[Data extracted from a collection]
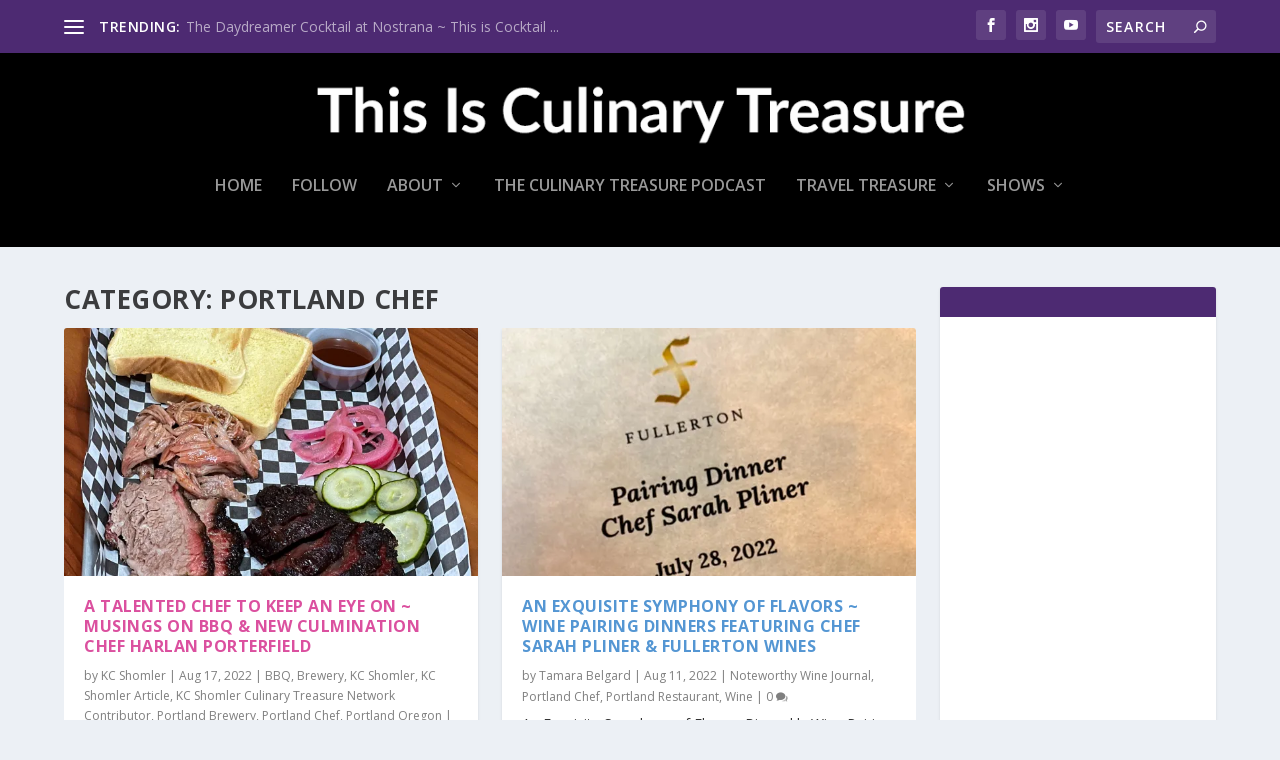

--- FILE ---
content_type: text/html; charset=utf-8
request_url: https://www.google.com/recaptcha/api2/aframe
body_size: 248
content:
<!DOCTYPE HTML><html><head><meta http-equiv="content-type" content="text/html; charset=UTF-8"></head><body><script nonce="2sqYaYMN7r9jgYlvN8-Nag">/** Anti-fraud and anti-abuse applications only. See google.com/recaptcha */ try{var clients={'sodar':'https://pagead2.googlesyndication.com/pagead/sodar?'};window.addEventListener("message",function(a){try{if(a.source===window.parent){var b=JSON.parse(a.data);var c=clients[b['id']];if(c){var d=document.createElement('img');d.src=c+b['params']+'&rc='+(localStorage.getItem("rc::a")?sessionStorage.getItem("rc::b"):"");window.document.body.appendChild(d);sessionStorage.setItem("rc::e",parseInt(sessionStorage.getItem("rc::e")||0)+1);localStorage.setItem("rc::h",'1769386403493');}}}catch(b){}});window.parent.postMessage("_grecaptcha_ready", "*");}catch(b){}</script></body></html>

What you need to do → Copy from the entries only those lines that hold the word "html".

Solution below →
content_type: text/html; charset=utf-8
<!DOCTYPE HTML><html><head><meta http-equiv="content-type" content="text/html; charset=UTF-8"></head><body><script nonce="2sqYaYMN7r9jgYlvN8-Nag">/** Anti-fraud and anti-abuse applications only. See google.com/recaptcha */ try{var clients={'sodar':'https://pagead2.googlesyndication.com/pagead/sodar?'};window.addEventListener("message",function(a){try{if(a.source===window.parent){var b=JSON.parse(a.data);var c=clients[b['id']];if(c){var d=document.createElement('img');d.src=c+b['params']+'&rc='+(localStorage.getItem("rc::a")?sessionStorage.getItem("rc::b"):"");window.document.body.appendChild(d);sessionStorage.setItem("rc::e",parseInt(sessionStorage.getItem("rc::e")||0)+1);localStorage.setItem("rc::h",'1769386403493');}}}catch(b){}});window.parent.postMessage("_grecaptcha_ready", "*");}catch(b){}</script></body></html>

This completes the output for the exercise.